The first European to visit Mexican territory was Francisco Hernandez de Cordoba, who arrived in Yucatan from Cuba with three ships and about 100 men in early 1517. Cordobars reports on his return to Cuba prompted the Spanish governor there, Diego Velasquez, to send a larger force back to Mexico under the command of Hernán Cortés. In March 1519, Cortes landed at the town of Tabasco, where he learned from the natives of the great Aztec civilization, then ruled by Moctezuma (or Montezuma) II.

Defying the authority of Velasquez, Cortes founded the city of Veracruz on the southeastern Mexican coast, where he trained his army into a disciplined fighting force. Cortes and some 400 soldiers then marched into Mexico, aided by a native woman known as Malinche, who served as a translator. Thanks to instability within the Aztec empire, Cortes was able to form alliances with other native peoples, notably the Tlascalans, who were then at war with Montezuma.

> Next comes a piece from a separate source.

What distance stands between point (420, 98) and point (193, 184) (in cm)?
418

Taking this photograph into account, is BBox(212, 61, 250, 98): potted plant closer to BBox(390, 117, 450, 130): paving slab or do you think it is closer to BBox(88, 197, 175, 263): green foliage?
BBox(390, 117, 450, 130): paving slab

In November 1519, Cortes and his men arrived in Tenochtitlan, where Montezuma and his people greeted them as honored guests according to Aztec custom (partially due to Cortes’ physical resemblance to the light-skinned Quetzalcoatl, whose return was prophesied in Aztec legend). Though the Aztecs had superior numbers, their weapons were inferior, and Cortes was able to immediately take Montezuma and his entourage of lords hostage, gaining control of Tenochtitlan. The Spaniards then murdered thousands of Aztec nobles during a ritual dance ceremony, and Montezuma died under uncertain circumstances while in custody.

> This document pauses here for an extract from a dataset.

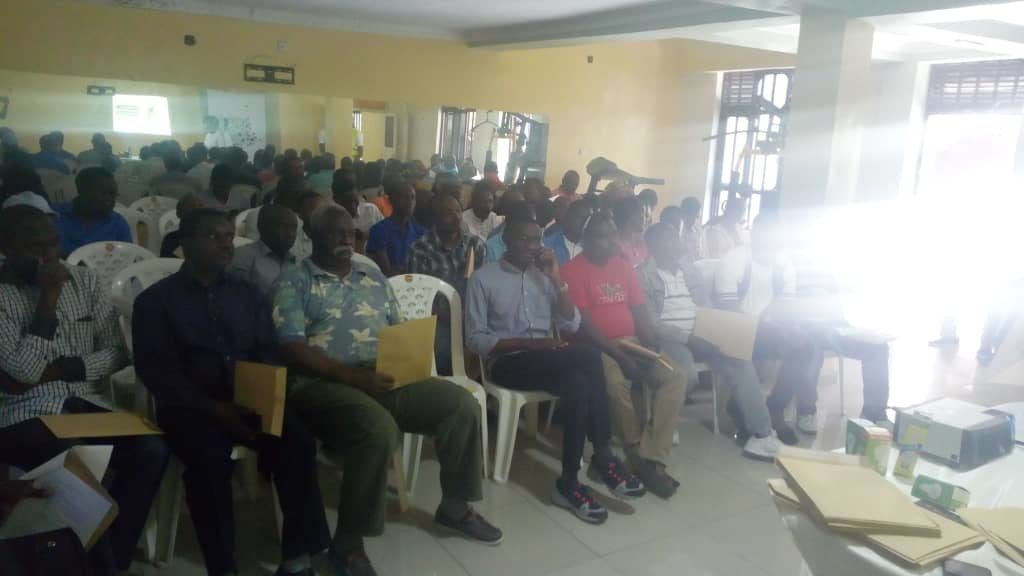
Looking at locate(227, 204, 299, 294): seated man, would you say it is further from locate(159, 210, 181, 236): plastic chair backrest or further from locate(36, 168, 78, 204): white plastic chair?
locate(36, 168, 78, 204): white plastic chair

European diseases like smallpox, mumps and measles were also powerful weapons against the local population, who lacked immunity to them. A Franciscan monk traveling with Cortés observed the impact of smallpox on the Aztecs: “They died in heaps…In many places it happened that everyone in a house died, and as it was impossible to bury the great number of dead, they pulled down the houses over them, so that their homes became their tombs.” By 1520, smallpox had reduced the population of Tenochtitlan by 40% in just one year.

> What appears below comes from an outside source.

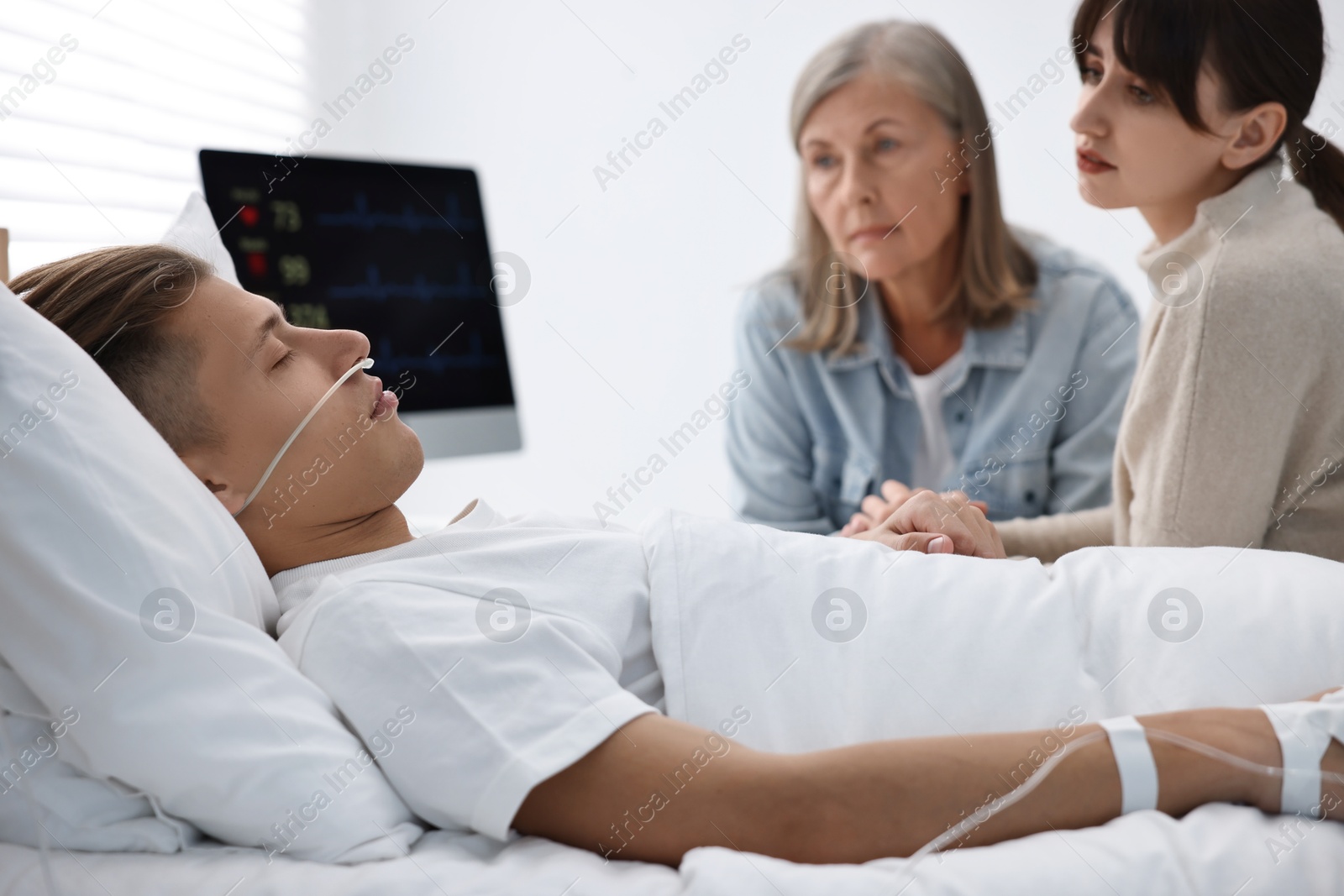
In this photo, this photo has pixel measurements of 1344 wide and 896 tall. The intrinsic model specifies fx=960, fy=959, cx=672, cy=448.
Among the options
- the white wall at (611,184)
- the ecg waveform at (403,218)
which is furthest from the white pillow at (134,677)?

Cuauhtemoc, Montezuma’s young nephew, took over as emperor, and the Aztecs drove the Spaniards from the city. With the help of the Aztecs’ native rivals, Cortes mounted an offensive against Tenochtitlan, finally defeating Cuauhtemoc’s resistance on August 13, 1521. In all, some 240,000 people were believed to have died in the city’s conquest, which effectively ended the Aztec civilization. After his victory, Cortes razed Tenochtitla and built Mexico City on its ruins; it quickly became the premier European center in the New World.